The possible mechanisms of the isolated nerve palsies related to aneurysm of VA can be divided into several groups : direct compression by aneurysm1,2), brain stem or nerve compression due to thick cisternal hematoma, especially prepontine cistern7), stretch nerve injury on the petrous apex triggered by increased ICP6), and vascular insufficiency to the abducens nuclei by vasospasm9).
The chance of the direct nerve contact with aneurysm could be ruled out in our patient because the patient suffered left sixth nerve palsy after ruptured right dissecting VA aneurysm. Coppeto and Chan1) and Dumas and Shults2) showed ipsilateral sixth nerve palsy to the same direction of VA aneurysm.
Thick prepontine cisternal hemorrhage was found in an intracranial CT scan, but the possibility of nerve paresis was thought to be low, considering the prepontine segment of the abducens nerve, because direct compression by cisternal hematoma causes only bilateral abducens nerve palsy.
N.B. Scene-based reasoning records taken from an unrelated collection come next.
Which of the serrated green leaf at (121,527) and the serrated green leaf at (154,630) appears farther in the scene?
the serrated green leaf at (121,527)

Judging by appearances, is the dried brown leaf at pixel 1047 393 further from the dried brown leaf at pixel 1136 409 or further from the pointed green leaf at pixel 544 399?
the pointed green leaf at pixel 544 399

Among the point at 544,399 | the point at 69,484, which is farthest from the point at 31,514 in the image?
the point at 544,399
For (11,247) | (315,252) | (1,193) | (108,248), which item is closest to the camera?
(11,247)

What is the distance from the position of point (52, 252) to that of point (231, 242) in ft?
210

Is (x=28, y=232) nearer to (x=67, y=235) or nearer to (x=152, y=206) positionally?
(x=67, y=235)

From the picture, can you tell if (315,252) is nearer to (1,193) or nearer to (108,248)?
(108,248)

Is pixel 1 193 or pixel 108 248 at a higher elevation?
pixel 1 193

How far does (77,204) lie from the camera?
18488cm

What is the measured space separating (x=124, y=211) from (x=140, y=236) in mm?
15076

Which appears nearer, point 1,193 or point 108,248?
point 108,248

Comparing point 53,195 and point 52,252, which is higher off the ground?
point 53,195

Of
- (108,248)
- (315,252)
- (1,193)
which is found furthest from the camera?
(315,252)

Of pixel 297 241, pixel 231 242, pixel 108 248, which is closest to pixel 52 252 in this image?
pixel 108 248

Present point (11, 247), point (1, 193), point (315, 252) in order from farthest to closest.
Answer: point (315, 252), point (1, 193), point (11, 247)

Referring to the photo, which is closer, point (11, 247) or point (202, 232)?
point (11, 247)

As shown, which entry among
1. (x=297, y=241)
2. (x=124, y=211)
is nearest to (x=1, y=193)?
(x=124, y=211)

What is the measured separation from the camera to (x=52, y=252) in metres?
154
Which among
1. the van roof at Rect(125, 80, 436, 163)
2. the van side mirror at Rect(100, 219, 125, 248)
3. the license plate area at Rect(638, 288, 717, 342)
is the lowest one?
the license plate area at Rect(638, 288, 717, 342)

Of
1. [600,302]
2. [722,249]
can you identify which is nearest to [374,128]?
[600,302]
Morioka et al.7) illustrated two cases of bilateral isolated sixth nerve palsy compressed by cisternal hematoma.
Regarding the increased ICP, no prominent brain swelling or acute hydrocephalus was seen on brain CT. Follow-up MR imaging demonstrated no diffusion restriction on brain stem. Thus, vasospasm could be excluded as a candidate etiology. In addition, the neurologic deficit sings associated with facial nuclei or medial longitudinal fasciculus were not noted9).
Therefore, for this patient, a thick blood clot in the prepontine cistern (Fig. 1D) may attribute to marked displacement of vertebrobasilar artery (Fig. 2A) and may lead to compression of the abducens nerve on the opposite side.
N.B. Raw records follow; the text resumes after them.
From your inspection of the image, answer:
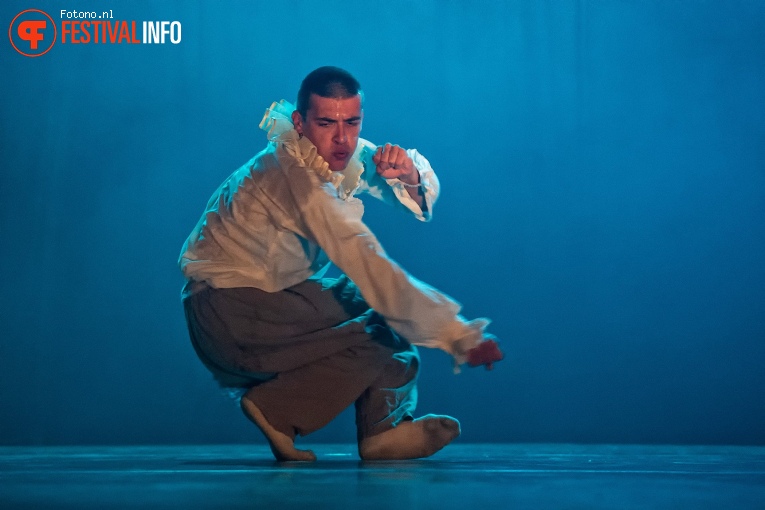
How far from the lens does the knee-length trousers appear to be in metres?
2.00

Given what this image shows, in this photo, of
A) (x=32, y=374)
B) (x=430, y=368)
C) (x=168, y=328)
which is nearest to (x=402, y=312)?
(x=430, y=368)

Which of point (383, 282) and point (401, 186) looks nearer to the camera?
point (383, 282)

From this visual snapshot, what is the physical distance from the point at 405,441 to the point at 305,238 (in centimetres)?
50

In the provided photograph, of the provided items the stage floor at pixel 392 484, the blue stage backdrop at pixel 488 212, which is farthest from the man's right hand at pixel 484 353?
the blue stage backdrop at pixel 488 212

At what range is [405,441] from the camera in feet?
6.56

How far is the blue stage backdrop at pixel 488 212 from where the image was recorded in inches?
128

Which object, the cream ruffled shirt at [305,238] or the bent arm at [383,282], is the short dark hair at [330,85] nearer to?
the cream ruffled shirt at [305,238]

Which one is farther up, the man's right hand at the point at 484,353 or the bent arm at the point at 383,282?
the bent arm at the point at 383,282

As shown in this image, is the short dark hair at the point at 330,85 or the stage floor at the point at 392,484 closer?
the stage floor at the point at 392,484

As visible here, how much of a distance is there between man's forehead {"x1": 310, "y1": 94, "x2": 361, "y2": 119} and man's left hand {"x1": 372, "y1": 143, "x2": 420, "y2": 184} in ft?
0.37

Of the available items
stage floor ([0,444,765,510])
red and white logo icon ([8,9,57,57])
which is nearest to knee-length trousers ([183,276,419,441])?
stage floor ([0,444,765,510])

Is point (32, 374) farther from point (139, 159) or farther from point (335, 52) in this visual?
point (335, 52)

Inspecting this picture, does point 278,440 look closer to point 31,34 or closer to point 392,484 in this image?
point 392,484

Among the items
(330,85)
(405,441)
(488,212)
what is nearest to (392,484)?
(405,441)
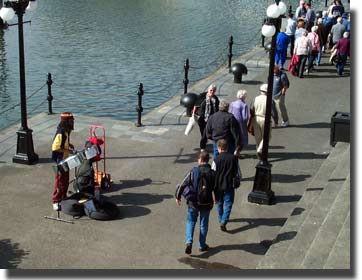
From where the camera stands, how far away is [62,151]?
1148 cm

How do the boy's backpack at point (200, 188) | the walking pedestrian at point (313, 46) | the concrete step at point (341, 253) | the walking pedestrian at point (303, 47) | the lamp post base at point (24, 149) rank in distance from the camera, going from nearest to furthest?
the concrete step at point (341, 253), the boy's backpack at point (200, 188), the lamp post base at point (24, 149), the walking pedestrian at point (303, 47), the walking pedestrian at point (313, 46)

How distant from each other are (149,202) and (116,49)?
19427mm

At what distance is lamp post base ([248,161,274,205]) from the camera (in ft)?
38.1

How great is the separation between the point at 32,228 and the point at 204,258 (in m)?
2.95

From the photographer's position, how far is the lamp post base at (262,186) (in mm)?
11602

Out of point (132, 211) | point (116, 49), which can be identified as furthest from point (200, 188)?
point (116, 49)

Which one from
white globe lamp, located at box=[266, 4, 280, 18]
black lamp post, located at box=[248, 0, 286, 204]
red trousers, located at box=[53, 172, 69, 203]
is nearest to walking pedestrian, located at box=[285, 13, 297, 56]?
black lamp post, located at box=[248, 0, 286, 204]

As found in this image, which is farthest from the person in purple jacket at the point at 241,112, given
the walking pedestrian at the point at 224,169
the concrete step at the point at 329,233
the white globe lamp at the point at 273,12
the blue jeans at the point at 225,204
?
the walking pedestrian at the point at 224,169

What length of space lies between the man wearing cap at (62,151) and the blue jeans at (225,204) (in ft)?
8.90

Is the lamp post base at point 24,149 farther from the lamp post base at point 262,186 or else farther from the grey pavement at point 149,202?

A similar mechanism has been suggested as a cause of isolated sixth nerve palsy on the contralateral side. Elongation of vertebra artery8) and prominent flexion of basilar artery related to aneurysm of superior cerebellar artery5) can lead to isolated sixth nerve palsy on the contralateral side by compression of the vertebral artery of the opposite side.
Every VA aneurysm presenting with isolated sixth nerve palsy was treated by clip placement. Opening of Liliequist's membrane and cisternal irrigation of hematoma may seem to be effective for clinical improvement4). Complete recovery of nerve palsy was observed in three cases (two bilateral and one unilateral)3,7).
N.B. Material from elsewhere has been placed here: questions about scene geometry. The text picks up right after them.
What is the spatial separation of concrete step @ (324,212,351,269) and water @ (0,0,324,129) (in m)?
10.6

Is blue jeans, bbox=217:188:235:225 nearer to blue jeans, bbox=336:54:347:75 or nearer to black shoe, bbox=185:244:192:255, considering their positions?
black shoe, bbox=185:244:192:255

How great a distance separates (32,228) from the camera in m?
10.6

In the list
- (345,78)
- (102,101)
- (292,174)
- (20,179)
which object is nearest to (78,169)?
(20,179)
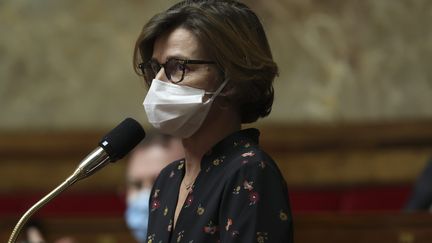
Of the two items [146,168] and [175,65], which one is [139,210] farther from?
[175,65]

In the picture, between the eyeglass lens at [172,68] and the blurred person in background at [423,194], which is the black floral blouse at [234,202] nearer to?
the eyeglass lens at [172,68]

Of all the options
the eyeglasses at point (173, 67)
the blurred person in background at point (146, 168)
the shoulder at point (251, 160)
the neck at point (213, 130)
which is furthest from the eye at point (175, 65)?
the blurred person in background at point (146, 168)

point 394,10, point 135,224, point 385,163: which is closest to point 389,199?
point 385,163

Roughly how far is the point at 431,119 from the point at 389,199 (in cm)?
51

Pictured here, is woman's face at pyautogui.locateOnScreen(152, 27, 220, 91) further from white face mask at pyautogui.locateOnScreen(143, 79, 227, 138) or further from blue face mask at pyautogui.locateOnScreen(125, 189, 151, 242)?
blue face mask at pyautogui.locateOnScreen(125, 189, 151, 242)

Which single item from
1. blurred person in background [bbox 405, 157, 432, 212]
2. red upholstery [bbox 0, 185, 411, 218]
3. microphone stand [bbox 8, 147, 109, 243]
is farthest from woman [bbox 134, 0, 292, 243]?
red upholstery [bbox 0, 185, 411, 218]

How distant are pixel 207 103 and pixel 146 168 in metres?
2.25

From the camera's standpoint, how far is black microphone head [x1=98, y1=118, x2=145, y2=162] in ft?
6.76

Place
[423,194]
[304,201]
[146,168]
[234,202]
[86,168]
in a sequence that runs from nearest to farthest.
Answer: [234,202], [86,168], [423,194], [146,168], [304,201]

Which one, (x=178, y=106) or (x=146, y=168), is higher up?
(x=178, y=106)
In this case, endovascular flow diversion by double-stent method was performed. Full recovery resulted by 11 weeks after onset. Although, MRI with spoiled gradient recalled echo images was not obtained for the confirmation of direct abducens nerve contact with vertebral artery due to the limited time, the follow-up MRI may support the mechanism of nerve compression by shifted vertebrobasilar artery.